Farmhouse End Tables


This weekend we celebrated my brother’s beautiful wife-to-be at her bridal shower. The couple had registered online for a set of end tables similar to a coffee table I built a couple of weeks ago. I knew there was a matching end table plan and decided it would be extra special to have solid wood tables built by hand. The plan came from Ana White and is called Rustic X End Table.

 

 

 

After looking over the plans, I decided to make the table just a tad smaller. By making the tables 27″x24″ the materials can be cut with less scraps. I recommend checking out the plan on Ana-White.com, but for reference the plan requires the following lumber for 2 tables at the smaller dimensions:

4 – 2×4 @ 8 feet long
1 – 1×12 @ 3 feet long
4 – 2×2 @ 8 feet long
3 – 2×6 @ 8 feet long

You will also need 2 1/2″ and 1 1/4″ pocket hole screws, wood glue, and corner bracket hardware if desired. In our area the lumber cost $60.

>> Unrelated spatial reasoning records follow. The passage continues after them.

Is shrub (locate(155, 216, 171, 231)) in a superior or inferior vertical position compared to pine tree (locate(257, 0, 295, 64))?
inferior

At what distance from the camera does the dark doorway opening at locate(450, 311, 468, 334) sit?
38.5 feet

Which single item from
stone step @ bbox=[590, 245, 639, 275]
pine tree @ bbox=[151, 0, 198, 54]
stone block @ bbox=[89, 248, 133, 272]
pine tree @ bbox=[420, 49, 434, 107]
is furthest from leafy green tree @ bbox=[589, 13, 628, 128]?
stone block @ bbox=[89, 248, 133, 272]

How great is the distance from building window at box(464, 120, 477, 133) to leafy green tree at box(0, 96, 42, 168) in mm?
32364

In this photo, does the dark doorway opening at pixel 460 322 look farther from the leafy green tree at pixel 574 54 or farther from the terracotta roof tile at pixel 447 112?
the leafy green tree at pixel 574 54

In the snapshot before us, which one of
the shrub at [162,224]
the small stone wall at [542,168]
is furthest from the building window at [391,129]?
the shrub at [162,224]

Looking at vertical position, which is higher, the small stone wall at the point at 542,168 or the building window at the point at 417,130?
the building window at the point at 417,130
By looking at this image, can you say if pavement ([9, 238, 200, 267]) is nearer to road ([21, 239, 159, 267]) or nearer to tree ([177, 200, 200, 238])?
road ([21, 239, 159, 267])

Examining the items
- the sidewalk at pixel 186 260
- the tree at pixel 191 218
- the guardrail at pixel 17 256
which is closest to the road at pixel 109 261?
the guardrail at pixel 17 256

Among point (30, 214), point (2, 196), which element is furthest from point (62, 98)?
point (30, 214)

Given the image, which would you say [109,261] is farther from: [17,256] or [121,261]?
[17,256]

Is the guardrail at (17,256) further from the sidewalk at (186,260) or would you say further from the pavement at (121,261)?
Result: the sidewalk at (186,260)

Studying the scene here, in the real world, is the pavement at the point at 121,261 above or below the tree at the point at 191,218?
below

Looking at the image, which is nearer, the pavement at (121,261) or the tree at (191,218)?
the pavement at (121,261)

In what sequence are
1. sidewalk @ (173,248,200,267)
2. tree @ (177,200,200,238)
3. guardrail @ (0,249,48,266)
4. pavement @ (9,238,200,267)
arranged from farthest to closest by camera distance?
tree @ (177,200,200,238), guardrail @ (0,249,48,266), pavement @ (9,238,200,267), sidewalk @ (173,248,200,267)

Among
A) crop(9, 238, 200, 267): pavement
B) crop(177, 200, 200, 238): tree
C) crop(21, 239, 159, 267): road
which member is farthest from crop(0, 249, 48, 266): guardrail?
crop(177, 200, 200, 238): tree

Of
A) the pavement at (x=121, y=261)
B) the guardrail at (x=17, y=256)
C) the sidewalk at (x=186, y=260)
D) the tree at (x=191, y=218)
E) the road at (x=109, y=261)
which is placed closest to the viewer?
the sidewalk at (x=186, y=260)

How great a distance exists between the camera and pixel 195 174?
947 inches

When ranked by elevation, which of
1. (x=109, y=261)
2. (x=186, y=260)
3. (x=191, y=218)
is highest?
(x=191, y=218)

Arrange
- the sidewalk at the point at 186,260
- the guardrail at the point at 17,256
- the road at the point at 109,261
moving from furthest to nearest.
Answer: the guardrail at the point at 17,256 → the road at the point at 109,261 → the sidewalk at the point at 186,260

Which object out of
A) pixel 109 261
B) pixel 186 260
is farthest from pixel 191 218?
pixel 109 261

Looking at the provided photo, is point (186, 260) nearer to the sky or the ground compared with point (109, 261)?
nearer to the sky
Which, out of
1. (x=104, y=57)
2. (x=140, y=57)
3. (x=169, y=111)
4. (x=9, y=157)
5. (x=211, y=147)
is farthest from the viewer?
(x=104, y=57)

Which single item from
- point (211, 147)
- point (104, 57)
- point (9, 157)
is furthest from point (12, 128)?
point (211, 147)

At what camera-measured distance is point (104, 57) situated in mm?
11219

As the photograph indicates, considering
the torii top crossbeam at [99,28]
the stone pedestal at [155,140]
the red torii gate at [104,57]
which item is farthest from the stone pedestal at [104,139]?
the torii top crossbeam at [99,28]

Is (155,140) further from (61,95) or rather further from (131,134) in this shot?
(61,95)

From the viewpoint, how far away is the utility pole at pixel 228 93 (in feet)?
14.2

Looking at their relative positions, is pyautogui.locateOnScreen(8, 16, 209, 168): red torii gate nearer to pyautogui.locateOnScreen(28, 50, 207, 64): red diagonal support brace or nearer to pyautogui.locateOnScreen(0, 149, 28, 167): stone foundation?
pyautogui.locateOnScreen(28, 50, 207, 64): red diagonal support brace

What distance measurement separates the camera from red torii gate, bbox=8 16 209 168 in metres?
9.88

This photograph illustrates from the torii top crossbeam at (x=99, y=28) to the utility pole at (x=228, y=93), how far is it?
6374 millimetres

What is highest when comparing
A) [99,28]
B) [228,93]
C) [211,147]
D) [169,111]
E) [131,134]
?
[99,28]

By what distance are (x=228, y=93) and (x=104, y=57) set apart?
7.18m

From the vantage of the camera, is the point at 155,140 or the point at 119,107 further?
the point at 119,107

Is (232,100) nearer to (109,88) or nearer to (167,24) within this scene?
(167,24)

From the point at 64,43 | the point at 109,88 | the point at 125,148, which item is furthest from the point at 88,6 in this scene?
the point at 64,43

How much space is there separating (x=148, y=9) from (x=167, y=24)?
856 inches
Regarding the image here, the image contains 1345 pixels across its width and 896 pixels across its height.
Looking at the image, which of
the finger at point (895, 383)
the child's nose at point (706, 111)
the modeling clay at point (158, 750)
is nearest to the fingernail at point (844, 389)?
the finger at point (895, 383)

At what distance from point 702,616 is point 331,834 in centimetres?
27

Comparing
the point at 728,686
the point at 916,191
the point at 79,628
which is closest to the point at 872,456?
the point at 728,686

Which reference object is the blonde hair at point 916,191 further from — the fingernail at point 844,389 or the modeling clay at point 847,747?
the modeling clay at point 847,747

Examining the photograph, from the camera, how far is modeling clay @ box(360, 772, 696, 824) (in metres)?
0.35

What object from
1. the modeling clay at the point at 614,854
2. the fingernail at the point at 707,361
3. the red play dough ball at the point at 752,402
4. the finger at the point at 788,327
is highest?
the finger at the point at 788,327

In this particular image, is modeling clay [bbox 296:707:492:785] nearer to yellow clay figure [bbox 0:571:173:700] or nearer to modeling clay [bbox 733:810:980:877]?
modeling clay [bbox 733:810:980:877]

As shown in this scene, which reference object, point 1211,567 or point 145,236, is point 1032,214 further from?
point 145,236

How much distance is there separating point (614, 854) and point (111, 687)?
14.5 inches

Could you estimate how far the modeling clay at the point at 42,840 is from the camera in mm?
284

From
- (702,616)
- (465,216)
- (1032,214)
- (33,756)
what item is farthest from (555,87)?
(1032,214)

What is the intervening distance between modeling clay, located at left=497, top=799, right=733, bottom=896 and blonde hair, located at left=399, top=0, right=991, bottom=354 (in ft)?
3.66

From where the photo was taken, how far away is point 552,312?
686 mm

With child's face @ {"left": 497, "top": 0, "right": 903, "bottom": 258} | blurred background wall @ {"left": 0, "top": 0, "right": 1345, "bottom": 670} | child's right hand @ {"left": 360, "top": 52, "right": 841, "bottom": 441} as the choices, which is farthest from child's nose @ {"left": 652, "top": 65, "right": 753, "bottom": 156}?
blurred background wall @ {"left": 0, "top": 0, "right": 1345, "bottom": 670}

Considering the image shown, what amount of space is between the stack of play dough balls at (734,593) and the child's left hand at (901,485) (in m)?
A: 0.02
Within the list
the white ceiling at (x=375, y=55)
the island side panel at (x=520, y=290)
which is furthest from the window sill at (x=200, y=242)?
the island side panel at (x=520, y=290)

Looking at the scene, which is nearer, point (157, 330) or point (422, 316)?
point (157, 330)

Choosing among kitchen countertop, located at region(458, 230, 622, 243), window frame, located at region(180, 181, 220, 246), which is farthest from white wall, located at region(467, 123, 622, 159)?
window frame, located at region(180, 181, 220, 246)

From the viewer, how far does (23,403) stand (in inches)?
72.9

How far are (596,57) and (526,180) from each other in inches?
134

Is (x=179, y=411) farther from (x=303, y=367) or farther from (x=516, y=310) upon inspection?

The cut list for each table:

8 – 2X4 @ 22 1/2″
4 – 2X2 @ 13″
2 – 1X12 @ 13″
2 – 2X2 @ 26 1/2″ at 50 degrees, Long point to short point
4 – 2×2 @ 13 1/4″ Long point to short point with 50 degree and 10 degree angles
5 – 2×6 @ 24″

In order to keep the X feature without changing the angles and measurements, I only changed the width of the table. The overall result is a rectangular table, rather than a square. The X is the hardest part, but I found it easier to hold the 2×2 up to the table and mark the measurements instead of measuring point to point. They all fit perfectly that way. All of the directions and diagrams can be found at www.ana-white.com/2012/08/plans/rustic-x-end-table 

 

 

After purchasing the lumber, I wondered if there was a way I could monogram the tables for the couple to make it more personalized. I have a wood burner from when I was younger and decided to give it a try (on a spare piece of wood of course). It has been a while, but it was easier than I remember. Both tables have the monogram on the front corner, on opposite sides.

 

 

I am so happy that the engraving turned out well! With the stain I put on the top (Minwax Red Mahogany 225) it turns out to be subtle, but the subtle details are what makes these tables so beautiful.

The corner bracket hardware were a last minute addition. I purchased some 4 packs of L brackets and some spray paint. Totaling less than $15, it was worth every penny.

 

If you poke the screws into a piece of cardboard, you can paint everything all at once. Then the screw heads will match the brackets perfectly.

 

 

Of course, I had a helper for priming and painting. I used a fast dry primer and Dutch Boy paint in Antique White. It is the same color of the dresser I just refinished and our farmhouse bed.

 

 

Overall, I could not be happier with the results. Now I think I have to make myself a set, because I am in love. The tables themselves only took about 3 hours each to build. The primer, paint, stain, and poly are what take the most time. Between the lumber, hardware, and pocket hole screws I purchased, the project only cost $100, but would be more if you also needed to purchase primer, paint, stain, and other painting supplies. We keep those on hand in bulk, so it is hard to predict how much extra you should budget, but I would guess about $25-$30 in supplies. If you have a miter saw and a kreg jig, you can make these too!